Acting Chief Immigration Officer Geraldine Ritter-Freeman has said an increasing number of public servants are not showing up for work because of an incessant mold issue plaguing government offices.
The high-ranking government official is now calling for immediate solutions for the problem.
While responding to the concerns, Acting Permanent Secretary in the Deputy Governor’s Office, Carolyn Stoutt-Igwe agreed that the working conditions were unfavourable and said the problem would be addressed.
However, Ritter-Freeman suggested that the acting permanent secretary was downplaying the issue.
“That (the mold issue) should not be minimized in any shape or form because there are serious cost implications as it relates to the existing structures that all of us are forced to work in … The fact is, a lot of the spaces have been compromised and the issue of health and safety should be paramount,” said Ritter-Freeman.
Make a priority
While speaking yesterday during a public consultation on the proposed recovery plan for the British Virgin Islands, Ritter-Freeman said the issue of mold should be part of in the recovery plan.
“I don’t see it in the document, but it should be prioritized and be taken at the utmost level in terms of prioritizing. As head of a [government] department, I am already seeing that leave forms are coming in with regards to persons who are being adversely affected by mold, etcetera,” she said.

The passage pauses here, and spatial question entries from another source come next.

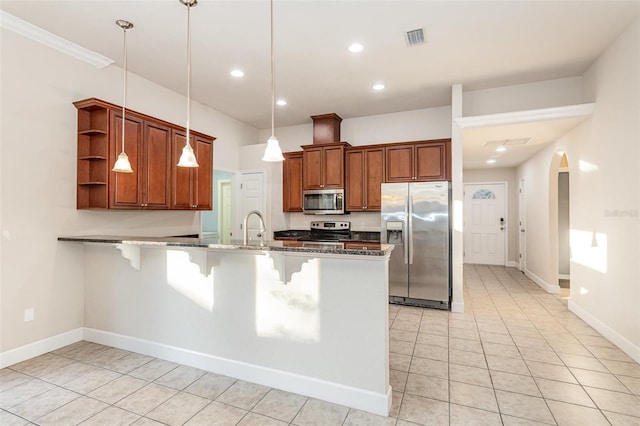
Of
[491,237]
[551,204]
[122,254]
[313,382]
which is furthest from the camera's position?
[491,237]

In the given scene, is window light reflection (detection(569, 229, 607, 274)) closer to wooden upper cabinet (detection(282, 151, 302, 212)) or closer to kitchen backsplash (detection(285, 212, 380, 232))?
kitchen backsplash (detection(285, 212, 380, 232))

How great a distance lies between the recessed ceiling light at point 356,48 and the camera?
10.5 ft

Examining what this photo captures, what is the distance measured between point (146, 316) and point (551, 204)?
600 cm

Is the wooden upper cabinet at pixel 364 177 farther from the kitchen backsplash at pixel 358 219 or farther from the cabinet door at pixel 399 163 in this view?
the kitchen backsplash at pixel 358 219

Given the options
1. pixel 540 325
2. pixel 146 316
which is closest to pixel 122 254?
pixel 146 316

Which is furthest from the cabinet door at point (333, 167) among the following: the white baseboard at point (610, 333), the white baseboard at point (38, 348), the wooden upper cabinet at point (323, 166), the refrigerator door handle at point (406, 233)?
the white baseboard at point (38, 348)

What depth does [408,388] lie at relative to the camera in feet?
7.82

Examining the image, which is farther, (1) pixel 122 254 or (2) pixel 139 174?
(2) pixel 139 174

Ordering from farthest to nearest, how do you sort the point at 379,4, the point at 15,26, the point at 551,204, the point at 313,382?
the point at 551,204 → the point at 15,26 → the point at 379,4 → the point at 313,382

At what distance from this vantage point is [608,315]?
10.9 feet

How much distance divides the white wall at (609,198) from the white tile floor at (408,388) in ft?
1.29

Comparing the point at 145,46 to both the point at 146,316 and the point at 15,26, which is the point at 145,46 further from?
the point at 146,316

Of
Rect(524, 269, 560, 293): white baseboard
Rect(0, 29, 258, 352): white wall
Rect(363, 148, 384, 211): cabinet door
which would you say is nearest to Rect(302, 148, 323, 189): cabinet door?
Rect(363, 148, 384, 211): cabinet door

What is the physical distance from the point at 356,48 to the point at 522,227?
5905mm
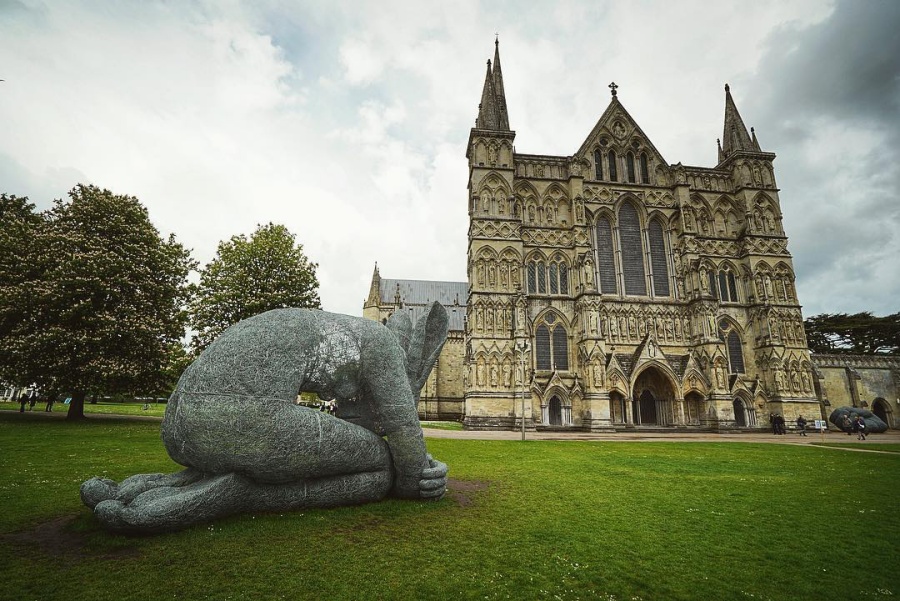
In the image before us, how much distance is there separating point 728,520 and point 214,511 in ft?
21.8

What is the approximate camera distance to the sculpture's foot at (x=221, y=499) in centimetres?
436

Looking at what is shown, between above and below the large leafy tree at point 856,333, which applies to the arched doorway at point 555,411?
below

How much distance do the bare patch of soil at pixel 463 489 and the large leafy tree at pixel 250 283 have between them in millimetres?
15071

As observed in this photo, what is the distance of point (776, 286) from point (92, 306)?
43326 millimetres

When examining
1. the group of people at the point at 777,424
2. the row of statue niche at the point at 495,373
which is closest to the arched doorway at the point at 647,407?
the group of people at the point at 777,424

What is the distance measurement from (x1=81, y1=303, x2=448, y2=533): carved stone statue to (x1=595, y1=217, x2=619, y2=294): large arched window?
29.4m

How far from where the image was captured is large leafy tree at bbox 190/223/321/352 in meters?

“Human resources are our greatest assets and once we begin to underlook or underestimate the impact of the mold situation that we are facing in some of these spaces, I think it would be dire for us in the future.”
Policy to go before Cabinet in two weeks
While commenting further on the issue, Stoutt-Igwe said the government plans to make half of the Central Administration Complex in Road Town “habitable” while government works on a more “permanent solution for the other half.”

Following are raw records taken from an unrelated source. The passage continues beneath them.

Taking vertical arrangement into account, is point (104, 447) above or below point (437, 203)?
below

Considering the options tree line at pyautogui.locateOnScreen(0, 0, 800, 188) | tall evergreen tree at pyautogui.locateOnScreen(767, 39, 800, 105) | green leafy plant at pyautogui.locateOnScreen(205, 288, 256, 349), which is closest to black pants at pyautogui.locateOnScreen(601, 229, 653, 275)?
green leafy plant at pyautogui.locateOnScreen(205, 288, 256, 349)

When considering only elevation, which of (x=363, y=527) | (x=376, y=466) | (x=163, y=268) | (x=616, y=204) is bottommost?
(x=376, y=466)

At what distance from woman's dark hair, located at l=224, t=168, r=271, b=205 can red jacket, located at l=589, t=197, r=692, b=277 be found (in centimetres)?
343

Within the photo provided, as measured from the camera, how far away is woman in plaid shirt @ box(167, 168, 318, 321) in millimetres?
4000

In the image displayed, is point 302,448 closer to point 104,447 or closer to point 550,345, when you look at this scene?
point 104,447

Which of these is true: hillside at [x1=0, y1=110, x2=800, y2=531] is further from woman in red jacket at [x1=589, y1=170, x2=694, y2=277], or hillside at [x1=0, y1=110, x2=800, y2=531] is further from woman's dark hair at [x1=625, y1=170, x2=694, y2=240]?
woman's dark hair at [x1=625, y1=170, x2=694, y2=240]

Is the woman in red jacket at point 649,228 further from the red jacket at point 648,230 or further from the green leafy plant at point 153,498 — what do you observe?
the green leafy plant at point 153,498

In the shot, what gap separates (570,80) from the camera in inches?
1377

The permanent secretary claimed there were efforts in the last two years to implement a ‘Health and Safety Policy’ but the initiative was delayed because John Duncan was serving his final moments as governor.
She said Governor Agustus Jaspert will be taking on the task.
“We are taking that policy forward. It is on the agenda and because of all the concerns that are coming forward, we are advancing that within the next two weeks to the Cabinet,” Stoutt-Igwe said.
Ritter-Freeman, however, was not satisfied and wanted immediate results.
“Four months have gone and people are sitting in mold-affected areas and now we are starting to feel the fallout because leave forms are coming in and persons are just not coming to work because they say they are getting sick,” she lamented.
“There has to be something more immediate than putting forward a policy.”
Stoutt-Igwe then said she would raise the issue at the senior management level to determine the extent of the problem and the number of affected departments.
She said she will also evaluate the cost and the contractors who tackle molding.